Input data:
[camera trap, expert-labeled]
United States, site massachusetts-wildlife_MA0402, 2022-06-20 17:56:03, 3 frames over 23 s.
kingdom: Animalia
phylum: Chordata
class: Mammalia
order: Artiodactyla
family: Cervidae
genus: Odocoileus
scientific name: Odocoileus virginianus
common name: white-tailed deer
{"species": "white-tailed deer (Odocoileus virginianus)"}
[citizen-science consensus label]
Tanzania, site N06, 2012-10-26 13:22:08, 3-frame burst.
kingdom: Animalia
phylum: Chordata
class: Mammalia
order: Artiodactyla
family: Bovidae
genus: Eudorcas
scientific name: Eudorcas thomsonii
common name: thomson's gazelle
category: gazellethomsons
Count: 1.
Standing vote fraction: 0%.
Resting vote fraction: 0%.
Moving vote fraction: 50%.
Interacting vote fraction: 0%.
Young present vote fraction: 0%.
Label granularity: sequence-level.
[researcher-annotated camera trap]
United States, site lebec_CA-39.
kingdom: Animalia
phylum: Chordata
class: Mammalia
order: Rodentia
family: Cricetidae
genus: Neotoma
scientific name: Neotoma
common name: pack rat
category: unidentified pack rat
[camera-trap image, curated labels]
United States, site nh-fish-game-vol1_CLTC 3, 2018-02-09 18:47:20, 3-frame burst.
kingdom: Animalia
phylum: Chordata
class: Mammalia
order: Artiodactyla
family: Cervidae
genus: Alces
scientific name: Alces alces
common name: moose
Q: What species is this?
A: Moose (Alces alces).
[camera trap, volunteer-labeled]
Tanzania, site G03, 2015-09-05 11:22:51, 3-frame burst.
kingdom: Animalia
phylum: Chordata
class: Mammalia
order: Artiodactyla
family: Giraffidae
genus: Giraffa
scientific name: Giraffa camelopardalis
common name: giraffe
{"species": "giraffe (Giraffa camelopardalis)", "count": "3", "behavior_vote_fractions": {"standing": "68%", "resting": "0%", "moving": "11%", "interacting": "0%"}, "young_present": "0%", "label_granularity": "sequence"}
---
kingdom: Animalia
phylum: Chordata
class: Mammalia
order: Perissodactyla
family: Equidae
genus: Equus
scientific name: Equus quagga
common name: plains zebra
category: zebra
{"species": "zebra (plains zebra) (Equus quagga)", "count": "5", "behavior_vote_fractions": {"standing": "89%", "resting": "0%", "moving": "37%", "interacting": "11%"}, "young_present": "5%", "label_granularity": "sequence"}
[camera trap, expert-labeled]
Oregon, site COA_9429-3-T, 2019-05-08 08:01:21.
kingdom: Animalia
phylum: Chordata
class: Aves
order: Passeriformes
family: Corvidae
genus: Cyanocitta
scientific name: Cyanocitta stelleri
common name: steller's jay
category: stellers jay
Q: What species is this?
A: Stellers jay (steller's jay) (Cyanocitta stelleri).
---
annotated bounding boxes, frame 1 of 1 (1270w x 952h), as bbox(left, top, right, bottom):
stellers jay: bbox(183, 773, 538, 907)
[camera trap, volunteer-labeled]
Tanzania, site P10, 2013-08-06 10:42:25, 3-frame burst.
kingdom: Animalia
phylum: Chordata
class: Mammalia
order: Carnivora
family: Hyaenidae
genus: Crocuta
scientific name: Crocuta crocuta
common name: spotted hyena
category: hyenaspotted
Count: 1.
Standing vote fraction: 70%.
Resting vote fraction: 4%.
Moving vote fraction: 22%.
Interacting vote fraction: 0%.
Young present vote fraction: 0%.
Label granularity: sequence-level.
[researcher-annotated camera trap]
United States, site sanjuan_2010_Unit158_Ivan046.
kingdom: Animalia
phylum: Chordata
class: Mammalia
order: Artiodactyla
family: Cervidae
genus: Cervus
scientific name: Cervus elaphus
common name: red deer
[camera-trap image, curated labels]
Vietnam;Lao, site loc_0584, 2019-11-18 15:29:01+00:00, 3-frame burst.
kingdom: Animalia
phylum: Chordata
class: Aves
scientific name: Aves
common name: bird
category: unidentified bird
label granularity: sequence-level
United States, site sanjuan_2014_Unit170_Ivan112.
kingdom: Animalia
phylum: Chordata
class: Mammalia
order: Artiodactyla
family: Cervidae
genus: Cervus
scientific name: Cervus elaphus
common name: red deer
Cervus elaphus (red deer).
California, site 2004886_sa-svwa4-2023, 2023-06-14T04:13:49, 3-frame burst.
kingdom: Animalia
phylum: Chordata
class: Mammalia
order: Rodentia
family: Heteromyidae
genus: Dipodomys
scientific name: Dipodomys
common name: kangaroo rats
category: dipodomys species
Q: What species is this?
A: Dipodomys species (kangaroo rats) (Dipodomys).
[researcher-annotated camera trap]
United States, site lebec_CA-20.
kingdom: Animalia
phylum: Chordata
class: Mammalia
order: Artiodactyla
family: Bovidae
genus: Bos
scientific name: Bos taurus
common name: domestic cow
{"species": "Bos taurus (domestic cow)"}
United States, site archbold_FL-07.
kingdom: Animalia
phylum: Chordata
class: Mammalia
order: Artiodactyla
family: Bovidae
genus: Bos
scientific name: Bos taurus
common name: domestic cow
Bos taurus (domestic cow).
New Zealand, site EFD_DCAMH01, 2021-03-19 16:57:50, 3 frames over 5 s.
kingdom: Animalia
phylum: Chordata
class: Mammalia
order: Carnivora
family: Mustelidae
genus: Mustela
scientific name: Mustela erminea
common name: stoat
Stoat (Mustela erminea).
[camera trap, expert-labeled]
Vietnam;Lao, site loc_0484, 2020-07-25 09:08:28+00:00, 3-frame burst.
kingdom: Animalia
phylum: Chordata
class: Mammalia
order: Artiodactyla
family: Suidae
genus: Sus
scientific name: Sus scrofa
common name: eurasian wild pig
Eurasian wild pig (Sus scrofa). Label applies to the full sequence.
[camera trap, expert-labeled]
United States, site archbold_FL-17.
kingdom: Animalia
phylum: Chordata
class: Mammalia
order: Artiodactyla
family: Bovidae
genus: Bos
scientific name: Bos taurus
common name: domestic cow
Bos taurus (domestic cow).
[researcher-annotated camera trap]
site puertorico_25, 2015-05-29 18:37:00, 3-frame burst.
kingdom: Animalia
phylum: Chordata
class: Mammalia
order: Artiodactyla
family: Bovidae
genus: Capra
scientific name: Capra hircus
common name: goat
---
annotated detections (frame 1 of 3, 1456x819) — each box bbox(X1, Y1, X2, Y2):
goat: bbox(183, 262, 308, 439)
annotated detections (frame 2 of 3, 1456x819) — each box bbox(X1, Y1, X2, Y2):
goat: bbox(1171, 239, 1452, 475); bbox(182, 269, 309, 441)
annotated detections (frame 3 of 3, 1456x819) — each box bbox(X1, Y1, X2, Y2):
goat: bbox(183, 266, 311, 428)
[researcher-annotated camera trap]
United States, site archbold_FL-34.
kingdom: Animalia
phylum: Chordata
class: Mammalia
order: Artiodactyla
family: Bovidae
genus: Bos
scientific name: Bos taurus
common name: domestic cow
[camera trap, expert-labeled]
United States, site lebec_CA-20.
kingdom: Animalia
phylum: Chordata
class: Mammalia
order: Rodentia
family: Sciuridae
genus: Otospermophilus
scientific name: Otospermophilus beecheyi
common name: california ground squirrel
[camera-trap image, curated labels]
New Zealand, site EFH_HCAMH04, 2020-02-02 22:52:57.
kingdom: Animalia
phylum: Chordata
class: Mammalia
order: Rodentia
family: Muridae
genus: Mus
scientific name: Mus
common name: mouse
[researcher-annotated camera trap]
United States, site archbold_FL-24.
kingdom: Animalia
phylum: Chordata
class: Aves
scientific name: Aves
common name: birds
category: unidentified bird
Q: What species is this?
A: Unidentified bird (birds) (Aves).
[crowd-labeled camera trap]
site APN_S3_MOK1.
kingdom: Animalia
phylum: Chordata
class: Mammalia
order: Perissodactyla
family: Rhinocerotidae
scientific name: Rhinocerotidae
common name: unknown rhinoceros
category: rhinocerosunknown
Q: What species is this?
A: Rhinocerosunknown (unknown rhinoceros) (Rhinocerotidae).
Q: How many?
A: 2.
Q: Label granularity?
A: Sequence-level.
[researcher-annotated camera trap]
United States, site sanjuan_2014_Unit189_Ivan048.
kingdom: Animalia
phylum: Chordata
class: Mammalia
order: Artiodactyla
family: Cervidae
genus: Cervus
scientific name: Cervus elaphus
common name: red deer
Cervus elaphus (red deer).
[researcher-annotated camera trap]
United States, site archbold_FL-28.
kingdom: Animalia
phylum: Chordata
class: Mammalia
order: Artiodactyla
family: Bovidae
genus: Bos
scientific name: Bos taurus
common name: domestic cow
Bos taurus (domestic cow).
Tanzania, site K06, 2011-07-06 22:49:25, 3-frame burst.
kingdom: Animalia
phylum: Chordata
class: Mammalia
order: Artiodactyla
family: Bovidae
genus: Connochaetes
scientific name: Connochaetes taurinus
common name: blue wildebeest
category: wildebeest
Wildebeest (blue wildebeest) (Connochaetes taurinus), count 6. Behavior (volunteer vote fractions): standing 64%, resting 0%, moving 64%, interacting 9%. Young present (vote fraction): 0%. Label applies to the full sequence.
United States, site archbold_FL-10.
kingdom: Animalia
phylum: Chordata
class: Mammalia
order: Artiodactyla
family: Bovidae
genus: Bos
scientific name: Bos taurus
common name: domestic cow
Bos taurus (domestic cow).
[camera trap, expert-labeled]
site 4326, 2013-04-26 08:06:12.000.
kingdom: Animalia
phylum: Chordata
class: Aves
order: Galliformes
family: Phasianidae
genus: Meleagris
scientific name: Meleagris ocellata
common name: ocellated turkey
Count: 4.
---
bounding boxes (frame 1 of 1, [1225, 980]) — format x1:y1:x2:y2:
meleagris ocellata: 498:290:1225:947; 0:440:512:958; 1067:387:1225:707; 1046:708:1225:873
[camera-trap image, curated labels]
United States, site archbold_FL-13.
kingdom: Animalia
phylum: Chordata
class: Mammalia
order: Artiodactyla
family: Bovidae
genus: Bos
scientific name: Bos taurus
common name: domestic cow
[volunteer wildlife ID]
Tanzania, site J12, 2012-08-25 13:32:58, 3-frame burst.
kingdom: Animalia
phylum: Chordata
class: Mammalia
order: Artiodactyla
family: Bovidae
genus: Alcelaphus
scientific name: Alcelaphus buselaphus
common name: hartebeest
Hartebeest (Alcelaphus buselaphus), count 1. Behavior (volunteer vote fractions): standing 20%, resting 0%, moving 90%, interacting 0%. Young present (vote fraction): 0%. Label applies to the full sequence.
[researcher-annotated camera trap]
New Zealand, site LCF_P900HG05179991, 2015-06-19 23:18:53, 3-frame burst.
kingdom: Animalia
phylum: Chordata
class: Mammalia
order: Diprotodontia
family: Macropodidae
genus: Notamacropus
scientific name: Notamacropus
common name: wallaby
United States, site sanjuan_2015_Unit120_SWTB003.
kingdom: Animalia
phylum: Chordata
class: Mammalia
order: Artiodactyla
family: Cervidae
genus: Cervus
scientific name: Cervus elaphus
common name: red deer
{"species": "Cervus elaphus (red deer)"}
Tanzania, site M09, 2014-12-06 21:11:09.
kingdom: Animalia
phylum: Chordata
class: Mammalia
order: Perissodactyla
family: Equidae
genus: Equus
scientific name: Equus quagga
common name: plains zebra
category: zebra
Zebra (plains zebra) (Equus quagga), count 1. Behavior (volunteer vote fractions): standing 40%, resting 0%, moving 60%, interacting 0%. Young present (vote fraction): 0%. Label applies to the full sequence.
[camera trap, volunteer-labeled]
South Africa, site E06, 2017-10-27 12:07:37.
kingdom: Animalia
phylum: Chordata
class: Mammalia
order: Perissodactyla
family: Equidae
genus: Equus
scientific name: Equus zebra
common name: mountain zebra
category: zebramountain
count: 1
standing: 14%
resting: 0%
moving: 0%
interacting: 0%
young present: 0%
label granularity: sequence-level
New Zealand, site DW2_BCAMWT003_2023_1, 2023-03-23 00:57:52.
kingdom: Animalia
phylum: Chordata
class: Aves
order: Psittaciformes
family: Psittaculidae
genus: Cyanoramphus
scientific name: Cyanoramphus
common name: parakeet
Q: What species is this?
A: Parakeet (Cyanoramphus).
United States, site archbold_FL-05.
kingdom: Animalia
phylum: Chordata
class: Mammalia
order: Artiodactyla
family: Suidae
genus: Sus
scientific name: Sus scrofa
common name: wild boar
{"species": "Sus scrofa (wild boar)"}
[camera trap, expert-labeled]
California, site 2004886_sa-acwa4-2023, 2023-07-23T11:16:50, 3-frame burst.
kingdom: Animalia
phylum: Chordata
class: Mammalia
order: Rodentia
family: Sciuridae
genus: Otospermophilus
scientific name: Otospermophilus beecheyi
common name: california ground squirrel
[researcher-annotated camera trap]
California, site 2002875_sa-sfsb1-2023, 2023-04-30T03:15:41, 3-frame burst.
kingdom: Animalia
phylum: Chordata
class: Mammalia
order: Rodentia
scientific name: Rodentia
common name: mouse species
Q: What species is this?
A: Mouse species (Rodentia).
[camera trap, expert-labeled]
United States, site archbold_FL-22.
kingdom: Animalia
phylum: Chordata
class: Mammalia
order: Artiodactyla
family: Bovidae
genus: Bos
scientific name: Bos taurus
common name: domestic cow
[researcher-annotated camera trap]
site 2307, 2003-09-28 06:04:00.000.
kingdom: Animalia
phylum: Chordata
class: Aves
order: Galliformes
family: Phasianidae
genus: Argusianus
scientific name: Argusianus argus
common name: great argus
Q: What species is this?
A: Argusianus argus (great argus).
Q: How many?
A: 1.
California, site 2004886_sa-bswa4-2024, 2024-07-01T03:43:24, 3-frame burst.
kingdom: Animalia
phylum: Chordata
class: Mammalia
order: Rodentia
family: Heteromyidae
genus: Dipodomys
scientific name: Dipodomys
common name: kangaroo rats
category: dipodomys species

What you will do:
Return exactly, and only, the lines from the start of the listing through the line with "common name: thomson's gazelle".

Response to this task:
[camera trap, expert-labeled]
United States, site massachusetts-wildlife_MA0402, 2022-06-20 17:56:03, 3 frames over 23 s.
kingdom: Animalia
phylum: Chordata
class: Mammalia
order: Artiodactyla
family: Cervidae
genus: Odocoileus
scientific name: Odocoileus virginianus
common name: white-tailed deer
{"species": "white-tailed deer (Odocoileus virginianus)"}
[citizen-science consensus label]
Tanzania, site N06, 2012-10-26 13:22:08, 3-frame burst.
kingdom: Animalia
phylum: Chordata
class: Mammalia
order: Artiodactyla
family: Bovidae
genus: Eudorcas
scientific name: Eudorcas thomsonii
common name: thomson's gazelle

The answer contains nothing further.